* _Work task_
Identify the line in which "Порно фильм о" appears, then reproduce that line and all remaining lines of the records word for word.

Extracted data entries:
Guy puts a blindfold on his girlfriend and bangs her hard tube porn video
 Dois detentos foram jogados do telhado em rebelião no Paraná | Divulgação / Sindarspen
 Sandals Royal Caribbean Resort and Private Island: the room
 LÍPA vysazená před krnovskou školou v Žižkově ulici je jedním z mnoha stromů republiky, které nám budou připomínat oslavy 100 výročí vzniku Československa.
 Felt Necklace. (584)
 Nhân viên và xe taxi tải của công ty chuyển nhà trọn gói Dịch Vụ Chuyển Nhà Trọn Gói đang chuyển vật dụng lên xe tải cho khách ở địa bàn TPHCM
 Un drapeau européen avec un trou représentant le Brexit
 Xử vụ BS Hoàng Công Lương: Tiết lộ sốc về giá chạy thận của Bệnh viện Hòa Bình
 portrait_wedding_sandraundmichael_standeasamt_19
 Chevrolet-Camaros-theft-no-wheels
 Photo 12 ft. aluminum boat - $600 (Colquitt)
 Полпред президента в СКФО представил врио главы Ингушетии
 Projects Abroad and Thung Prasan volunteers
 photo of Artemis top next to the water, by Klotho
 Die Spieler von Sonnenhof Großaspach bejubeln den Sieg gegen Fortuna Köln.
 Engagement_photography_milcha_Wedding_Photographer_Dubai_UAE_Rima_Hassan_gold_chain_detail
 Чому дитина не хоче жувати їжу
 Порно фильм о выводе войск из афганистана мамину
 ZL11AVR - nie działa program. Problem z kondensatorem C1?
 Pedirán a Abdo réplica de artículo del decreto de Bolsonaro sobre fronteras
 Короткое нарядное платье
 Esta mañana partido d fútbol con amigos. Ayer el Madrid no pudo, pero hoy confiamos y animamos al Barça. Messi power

* _The completed task_
 Порно фильм о выводе войск из афганистана мамину
 ZL11AVR - nie działa program. Problem z kondensatorem C1?
 Pedirán a Abdo réplica de artículo del decreto de Bolsonaro sobre fronteras
 Короткое нарядное платье
 Esta mañana partido d fútbol con amigos. Ayer el Madrid no pudo, pero hoy confiamos y animamos al Barça. Messi power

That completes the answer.